If you're writing a game in Russian, you would probably want to make sure the player's computer is capable of displaying Cyrillic characters – if it weren't, the player probably wouldn't be able to read most of the text in your game.  You can do this by creating a CharacterSet object for the local system's display character set, and then testing a string of characters for mappability with the isMappable() method.

  #include <tads.h>

  #include <charset.h>

  testCyrillic(args)

    /* get the local display character set */

    local cs = new CharacterSet(getCharacterSet(CharsetDisplay));

/*

     *  Check a few representative Cyrillic alphabetic characters

     *  (see http://charts.unicode.org/Web/U0400.html)

*/

    if (cs.isMappable('\u0410\u0411\u041a\u042f\0430\0431\u044f'))

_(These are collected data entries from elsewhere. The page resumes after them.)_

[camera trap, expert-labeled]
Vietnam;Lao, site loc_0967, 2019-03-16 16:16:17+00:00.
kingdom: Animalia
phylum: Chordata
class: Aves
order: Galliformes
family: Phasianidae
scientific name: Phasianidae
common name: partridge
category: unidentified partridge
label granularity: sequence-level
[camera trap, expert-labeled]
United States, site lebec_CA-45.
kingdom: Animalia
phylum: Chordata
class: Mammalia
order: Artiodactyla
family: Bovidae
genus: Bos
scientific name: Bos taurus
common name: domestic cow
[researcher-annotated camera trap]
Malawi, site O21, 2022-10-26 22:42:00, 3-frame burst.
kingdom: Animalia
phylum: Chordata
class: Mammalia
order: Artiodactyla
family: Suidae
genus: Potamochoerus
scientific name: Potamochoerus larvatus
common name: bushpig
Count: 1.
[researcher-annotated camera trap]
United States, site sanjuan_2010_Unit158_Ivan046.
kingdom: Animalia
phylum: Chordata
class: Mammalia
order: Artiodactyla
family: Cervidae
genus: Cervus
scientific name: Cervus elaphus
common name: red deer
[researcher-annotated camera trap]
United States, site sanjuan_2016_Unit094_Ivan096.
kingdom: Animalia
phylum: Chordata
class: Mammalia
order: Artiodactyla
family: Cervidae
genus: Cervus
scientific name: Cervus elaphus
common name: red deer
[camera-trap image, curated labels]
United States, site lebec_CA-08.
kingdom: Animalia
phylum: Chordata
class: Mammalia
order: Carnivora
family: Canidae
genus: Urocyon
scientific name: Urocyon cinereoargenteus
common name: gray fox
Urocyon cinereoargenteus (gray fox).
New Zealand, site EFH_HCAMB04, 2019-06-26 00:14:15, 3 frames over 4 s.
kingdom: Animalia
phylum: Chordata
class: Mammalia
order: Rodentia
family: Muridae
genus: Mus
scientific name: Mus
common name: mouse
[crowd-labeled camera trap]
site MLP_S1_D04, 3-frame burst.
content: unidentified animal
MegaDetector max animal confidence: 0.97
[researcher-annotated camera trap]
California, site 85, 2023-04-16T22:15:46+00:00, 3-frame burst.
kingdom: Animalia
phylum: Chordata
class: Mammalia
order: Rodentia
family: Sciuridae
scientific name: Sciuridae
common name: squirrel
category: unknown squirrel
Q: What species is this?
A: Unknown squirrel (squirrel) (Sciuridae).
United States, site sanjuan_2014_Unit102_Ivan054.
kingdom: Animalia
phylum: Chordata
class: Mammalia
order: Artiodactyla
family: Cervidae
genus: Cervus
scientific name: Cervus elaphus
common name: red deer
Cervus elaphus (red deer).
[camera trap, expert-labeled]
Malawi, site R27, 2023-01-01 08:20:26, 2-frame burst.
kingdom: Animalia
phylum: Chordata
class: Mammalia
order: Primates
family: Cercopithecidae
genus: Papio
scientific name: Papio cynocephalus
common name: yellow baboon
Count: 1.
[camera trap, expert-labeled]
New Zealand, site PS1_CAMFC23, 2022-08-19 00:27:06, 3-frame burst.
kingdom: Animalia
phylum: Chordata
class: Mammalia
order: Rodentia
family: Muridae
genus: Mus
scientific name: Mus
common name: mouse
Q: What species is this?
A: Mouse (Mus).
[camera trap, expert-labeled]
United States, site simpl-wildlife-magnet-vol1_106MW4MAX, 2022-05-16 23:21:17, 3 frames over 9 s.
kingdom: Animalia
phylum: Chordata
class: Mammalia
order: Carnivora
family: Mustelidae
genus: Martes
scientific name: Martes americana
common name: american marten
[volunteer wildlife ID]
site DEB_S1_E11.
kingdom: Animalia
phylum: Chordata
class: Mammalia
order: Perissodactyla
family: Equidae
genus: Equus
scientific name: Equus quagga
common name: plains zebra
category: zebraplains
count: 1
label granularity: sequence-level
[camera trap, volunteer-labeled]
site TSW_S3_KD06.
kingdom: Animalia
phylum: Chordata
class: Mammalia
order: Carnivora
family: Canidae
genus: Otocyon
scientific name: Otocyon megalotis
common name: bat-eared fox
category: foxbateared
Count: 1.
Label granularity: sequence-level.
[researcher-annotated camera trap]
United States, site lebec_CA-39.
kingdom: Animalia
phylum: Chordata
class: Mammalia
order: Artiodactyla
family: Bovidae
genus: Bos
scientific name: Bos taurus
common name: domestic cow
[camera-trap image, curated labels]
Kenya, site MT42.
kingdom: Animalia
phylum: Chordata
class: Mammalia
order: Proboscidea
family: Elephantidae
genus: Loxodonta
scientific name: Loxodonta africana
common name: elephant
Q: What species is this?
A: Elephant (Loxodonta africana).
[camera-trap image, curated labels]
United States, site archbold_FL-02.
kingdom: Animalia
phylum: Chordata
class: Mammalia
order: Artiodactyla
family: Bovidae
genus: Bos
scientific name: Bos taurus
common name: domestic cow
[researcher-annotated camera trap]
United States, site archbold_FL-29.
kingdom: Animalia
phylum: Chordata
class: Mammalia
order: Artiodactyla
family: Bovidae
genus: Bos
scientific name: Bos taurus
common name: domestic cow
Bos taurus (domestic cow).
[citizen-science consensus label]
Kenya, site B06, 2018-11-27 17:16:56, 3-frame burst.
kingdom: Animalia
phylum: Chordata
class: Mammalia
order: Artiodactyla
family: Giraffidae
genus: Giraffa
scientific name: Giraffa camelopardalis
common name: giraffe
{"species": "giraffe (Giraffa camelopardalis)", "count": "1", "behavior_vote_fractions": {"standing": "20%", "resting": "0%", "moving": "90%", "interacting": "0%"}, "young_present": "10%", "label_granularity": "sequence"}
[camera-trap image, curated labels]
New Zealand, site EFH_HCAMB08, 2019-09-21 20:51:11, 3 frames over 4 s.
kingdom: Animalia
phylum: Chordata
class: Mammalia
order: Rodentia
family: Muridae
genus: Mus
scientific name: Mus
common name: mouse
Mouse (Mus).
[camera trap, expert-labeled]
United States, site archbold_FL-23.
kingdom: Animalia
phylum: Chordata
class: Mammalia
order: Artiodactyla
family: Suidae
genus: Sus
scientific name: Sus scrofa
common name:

      "Warning: This game uses Cyrillic characters.  Your system

      does not appear to be localized for Russian, so the text

      in this game might not display properly.  You might need

      to adjust your system localization settings to display

      Cyrillic characters before you can play this game.  If

      you change your localization settings, please close and

      then re-start the game to ensure the new settings are used.";

Example 2: Translating a file from one character set to another.

This isn't a very typical situation for most games, but suppose you wanted to write a program that reads a text file that was saved in one character set and save it in a different character set – say, translate the file from the Macintosh Roman character set to ISO Latin-1. To do this, you would need a Mac Roman mapping definition on your computer, because this isn't one of the built-in character sets; assuming we had this mapping file (let's say it's called "MacRoman.tcm"), we could perform the translation quite easily using the text file functions.

  #include <tads.h>

  translate(inFileName, outFileName)

    local inFile, outFile;

    local csMac, csISO;

    /* create the character set objects */

    csMac = new CharacterSet('MacRoman');

    csISO = new CharacterSet('iso-8859-1');

    /* open the files */

    inFile = fileOpen(inFileName, 'rt', csMac);

    outFile = fileOpen(outFileName, 'wt', csISO);

    if (inFile == nil || outFile == nil)

      "Error: cannot open files.\n";

      return;

    /* read text and write it back out */

    for (;;)

      local txt;

      /* read a line of input; stop if at end of file */

      txt = fileRead(inFile);

      if (txt == nil)

        break;

      /* write it out */

      fileWrite(outFile, txt);

    /* close the files */

    fileClose(inFile);

    fileClose(outFile);

Note that creating CharacterSet objects isn't really necessary in this example, since we could have more simply passed the name of the character set directly to fileOpen().